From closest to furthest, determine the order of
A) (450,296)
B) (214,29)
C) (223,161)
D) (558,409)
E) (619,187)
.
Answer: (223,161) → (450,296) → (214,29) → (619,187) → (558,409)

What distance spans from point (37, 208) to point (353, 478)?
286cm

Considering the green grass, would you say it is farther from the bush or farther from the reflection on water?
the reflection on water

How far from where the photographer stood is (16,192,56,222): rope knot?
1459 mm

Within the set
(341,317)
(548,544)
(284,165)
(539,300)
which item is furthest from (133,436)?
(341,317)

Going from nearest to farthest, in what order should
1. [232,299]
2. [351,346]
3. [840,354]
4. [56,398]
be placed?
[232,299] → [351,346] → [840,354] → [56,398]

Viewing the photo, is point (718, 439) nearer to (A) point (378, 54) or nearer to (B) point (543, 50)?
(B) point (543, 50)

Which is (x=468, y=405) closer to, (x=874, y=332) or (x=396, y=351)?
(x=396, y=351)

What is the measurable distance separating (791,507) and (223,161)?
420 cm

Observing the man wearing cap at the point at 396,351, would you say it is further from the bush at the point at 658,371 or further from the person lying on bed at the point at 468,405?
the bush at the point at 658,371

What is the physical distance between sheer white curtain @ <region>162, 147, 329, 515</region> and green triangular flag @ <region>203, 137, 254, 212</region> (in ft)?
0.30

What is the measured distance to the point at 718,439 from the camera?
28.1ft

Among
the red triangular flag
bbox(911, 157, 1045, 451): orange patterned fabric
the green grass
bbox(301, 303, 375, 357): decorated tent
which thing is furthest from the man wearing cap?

- - -

Print the data verbatim, starting at the line that contains "Observing the man" and ending at the final line of the data.

## [Response to the exercise]
Observing the man wearing cap at the point at 396,351, would you say it is further from the bush at the point at 658,371 or further from the person lying on bed at the point at 468,405?
the bush at the point at 658,371

What is the physical distance between sheer white curtain @ <region>162, 147, 329, 515</region> and green triangular flag @ <region>203, 137, 254, 212</region> (in ft)?
0.30

What is the measured distance to the point at 718,439 from the camera?
28.1ft

Among
the red triangular flag
bbox(911, 157, 1045, 451): orange patterned fabric
the green grass
bbox(301, 303, 375, 357): decorated tent
which thing is furthest from the man wearing cap?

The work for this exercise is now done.